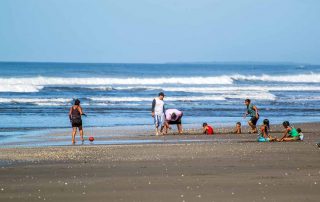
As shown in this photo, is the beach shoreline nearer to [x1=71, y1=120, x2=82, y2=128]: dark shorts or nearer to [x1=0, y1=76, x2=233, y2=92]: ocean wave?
[x1=71, y1=120, x2=82, y2=128]: dark shorts

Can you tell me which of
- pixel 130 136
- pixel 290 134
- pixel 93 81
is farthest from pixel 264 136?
pixel 93 81

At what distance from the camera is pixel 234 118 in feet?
91.3

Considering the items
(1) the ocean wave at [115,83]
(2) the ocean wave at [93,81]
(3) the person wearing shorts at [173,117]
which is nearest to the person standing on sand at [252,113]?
(3) the person wearing shorts at [173,117]

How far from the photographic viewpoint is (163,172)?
1144 centimetres

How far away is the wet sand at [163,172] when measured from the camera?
927cm

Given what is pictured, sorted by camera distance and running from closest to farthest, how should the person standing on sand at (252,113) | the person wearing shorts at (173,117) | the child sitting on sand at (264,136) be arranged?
the child sitting on sand at (264,136) → the person standing on sand at (252,113) → the person wearing shorts at (173,117)

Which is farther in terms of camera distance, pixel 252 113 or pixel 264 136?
pixel 252 113

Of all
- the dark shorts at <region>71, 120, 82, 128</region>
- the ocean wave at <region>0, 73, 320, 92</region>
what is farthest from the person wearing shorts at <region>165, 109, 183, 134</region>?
the ocean wave at <region>0, 73, 320, 92</region>

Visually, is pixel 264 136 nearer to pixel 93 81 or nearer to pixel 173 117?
pixel 173 117

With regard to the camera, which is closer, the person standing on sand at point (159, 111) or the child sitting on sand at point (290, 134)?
the child sitting on sand at point (290, 134)

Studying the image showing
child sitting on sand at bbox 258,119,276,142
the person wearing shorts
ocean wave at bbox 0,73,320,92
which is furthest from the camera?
ocean wave at bbox 0,73,320,92

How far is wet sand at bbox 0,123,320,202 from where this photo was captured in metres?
9.27

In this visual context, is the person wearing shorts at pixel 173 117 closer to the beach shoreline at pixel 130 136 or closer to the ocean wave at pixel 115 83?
the beach shoreline at pixel 130 136

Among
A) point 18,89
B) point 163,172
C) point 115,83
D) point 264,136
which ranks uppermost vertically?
point 115,83
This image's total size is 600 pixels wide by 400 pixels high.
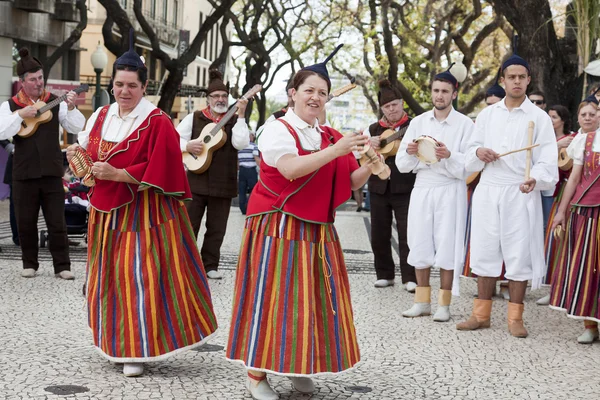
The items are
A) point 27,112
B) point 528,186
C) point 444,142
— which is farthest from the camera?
point 27,112

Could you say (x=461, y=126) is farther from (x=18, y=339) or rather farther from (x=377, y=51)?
(x=377, y=51)

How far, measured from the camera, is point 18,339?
6797 millimetres

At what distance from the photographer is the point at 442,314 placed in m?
8.14

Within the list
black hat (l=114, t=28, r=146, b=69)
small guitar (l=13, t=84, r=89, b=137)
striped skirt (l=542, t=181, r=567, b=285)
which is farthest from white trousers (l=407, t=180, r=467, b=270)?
small guitar (l=13, t=84, r=89, b=137)

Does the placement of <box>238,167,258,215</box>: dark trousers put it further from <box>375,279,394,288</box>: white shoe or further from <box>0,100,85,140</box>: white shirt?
<box>0,100,85,140</box>: white shirt

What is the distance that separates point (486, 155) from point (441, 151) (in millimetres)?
476

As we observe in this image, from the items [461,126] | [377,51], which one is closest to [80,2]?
[377,51]

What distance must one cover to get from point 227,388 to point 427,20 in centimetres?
2273

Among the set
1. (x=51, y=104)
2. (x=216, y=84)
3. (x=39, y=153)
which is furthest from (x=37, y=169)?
(x=216, y=84)

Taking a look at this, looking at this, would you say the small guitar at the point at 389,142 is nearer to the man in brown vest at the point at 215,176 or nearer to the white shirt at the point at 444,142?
the white shirt at the point at 444,142

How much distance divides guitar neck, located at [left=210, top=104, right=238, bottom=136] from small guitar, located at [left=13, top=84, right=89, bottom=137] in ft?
4.20

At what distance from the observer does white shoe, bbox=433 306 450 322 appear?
26.6ft

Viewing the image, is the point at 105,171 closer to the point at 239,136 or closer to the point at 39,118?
the point at 39,118

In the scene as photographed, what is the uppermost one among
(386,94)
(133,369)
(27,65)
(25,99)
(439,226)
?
(27,65)
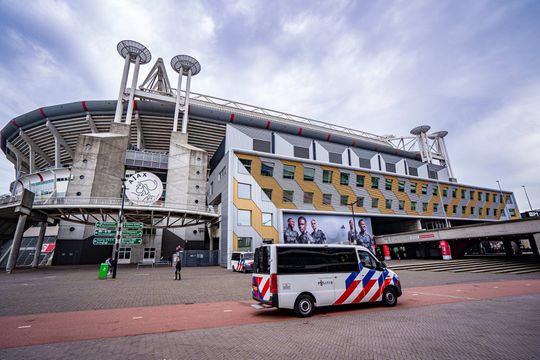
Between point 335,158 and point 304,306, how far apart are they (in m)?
35.0

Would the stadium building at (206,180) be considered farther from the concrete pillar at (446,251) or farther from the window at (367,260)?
the window at (367,260)

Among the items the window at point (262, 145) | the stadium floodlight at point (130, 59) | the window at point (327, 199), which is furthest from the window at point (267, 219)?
the stadium floodlight at point (130, 59)

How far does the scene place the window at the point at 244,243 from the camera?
91.5 ft

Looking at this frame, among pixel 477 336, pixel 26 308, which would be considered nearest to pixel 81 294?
pixel 26 308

- **Exercise directions**: Pictures are to be left out; repeat all the remaining data exactly.

- **Exercise output**:
As shown in this photo, is the beach shoreline nearer to [x1=71, y1=120, x2=82, y2=128]: dark shorts or nearer to [x1=0, y1=76, x2=233, y2=92]: ocean wave?
[x1=71, y1=120, x2=82, y2=128]: dark shorts

Can you tell me which of
- pixel 130 136
- pixel 290 134
- pixel 93 81
is farthest from pixel 264 136?
pixel 93 81

At what distance from the camera is pixel 234 118 in feet?
91.3

Considering the items
(1) the ocean wave at [115,83]
(2) the ocean wave at [93,81]
(3) the person wearing shorts at [173,117]
which is nearest to the person standing on sand at [252,113]?
(3) the person wearing shorts at [173,117]

How far from the photographic viewpoint is (163,172)?
1144 centimetres

How far away is the wet sand at [163,172] when measured from the camera?
927cm

Given what is pictured, sorted by camera distance and running from closest to farthest, how should the person standing on sand at (252,113) | the person wearing shorts at (173,117) | the child sitting on sand at (264,136) be arranged?
the child sitting on sand at (264,136) → the person standing on sand at (252,113) → the person wearing shorts at (173,117)

Which is farther in terms of camera distance, pixel 252 113 or pixel 264 136?
pixel 252 113

Of all
- the dark shorts at <region>71, 120, 82, 128</region>
- the ocean wave at <region>0, 73, 320, 92</region>
what is farthest from the person wearing shorts at <region>165, 109, 183, 134</region>?
the ocean wave at <region>0, 73, 320, 92</region>

Visually, is pixel 264 136 nearer to pixel 93 81 or nearer to pixel 173 117?
pixel 173 117

With regard to the camera, which is closer, the person standing on sand at point (159, 111) or the child sitting on sand at point (290, 134)?
the child sitting on sand at point (290, 134)

Studying the image showing
child sitting on sand at bbox 258,119,276,142
the person wearing shorts
ocean wave at bbox 0,73,320,92
which is furthest from the camera?
ocean wave at bbox 0,73,320,92

How far is wet sand at bbox 0,123,320,202 from where this photo was captured in metres?
9.27

In this visual context, is the person wearing shorts at pixel 173 117 closer to the beach shoreline at pixel 130 136 or closer to the ocean wave at pixel 115 83?
the beach shoreline at pixel 130 136

Among
A) point 18,89
B) point 163,172
C) point 115,83
D) point 264,136
which ranks uppermost vertically?
point 115,83
This image's total size is 600 pixels wide by 400 pixels high.
The items are
A) point 27,112
B) point 528,186
C) point 444,142
— which is farthest from the camera?
point 27,112

Could you say (x=461, y=126) is farther from (x=18, y=339) or rather farther from (x=377, y=51)?
(x=377, y=51)

How far, measured from the camera, is point 18,339?
6797 millimetres

At what distance from the photographer is the point at 442,314 placed in m?
8.14

Within the list
black hat (l=114, t=28, r=146, b=69)
small guitar (l=13, t=84, r=89, b=137)
striped skirt (l=542, t=181, r=567, b=285)
which is farthest from white trousers (l=407, t=180, r=467, b=270)?
small guitar (l=13, t=84, r=89, b=137)

Does the placement of <box>238,167,258,215</box>: dark trousers put it further from <box>375,279,394,288</box>: white shoe or further from <box>0,100,85,140</box>: white shirt?
<box>0,100,85,140</box>: white shirt

What is the distance that separates point (486, 155) from point (441, 151) (in millimetres)?
476

As we observe in this image, from the items [461,126] | [377,51], which one is closest to [80,2]?
[377,51]

What distance must one cover to get from point 227,388 to point 427,20 in centimetres?
2273

Among the set
1. (x=51, y=104)
2. (x=216, y=84)
3. (x=39, y=153)
which is furthest from (x=37, y=169)?
(x=216, y=84)

Taking a look at this, looking at this, would you say the small guitar at the point at 389,142 is nearer to the man in brown vest at the point at 215,176 or nearer to the white shirt at the point at 444,142?
the white shirt at the point at 444,142

How much distance divides guitar neck, located at [left=210, top=104, right=238, bottom=136] from small guitar, located at [left=13, top=84, right=89, bottom=137] in ft?
4.20

At what distance from the observer does white shoe, bbox=433 306 450 322 appear?
26.6ft

Viewing the image, is the point at 105,171 closer to the point at 239,136 or closer to the point at 39,118?
the point at 39,118

In the scene as photographed, what is the uppermost one among
(386,94)
(133,369)
(27,65)
(25,99)
(439,226)
?
(27,65)
Between point 335,158 and point 304,306, how far apart are they (in m)?
35.0

Would the stadium building at (206,180) be considered farther from the concrete pillar at (446,251) or farther from the window at (367,260)?
the window at (367,260)

Among the items the window at point (262, 145) | the stadium floodlight at point (130, 59) | the window at point (327, 199), which is furthest from the window at point (267, 219)?
the stadium floodlight at point (130, 59)

How far does the scene place the window at the point at 244,243 from the camera?
91.5 ft

Looking at this frame, among pixel 477 336, pixel 26 308, which would be considered nearest to pixel 81 294?
pixel 26 308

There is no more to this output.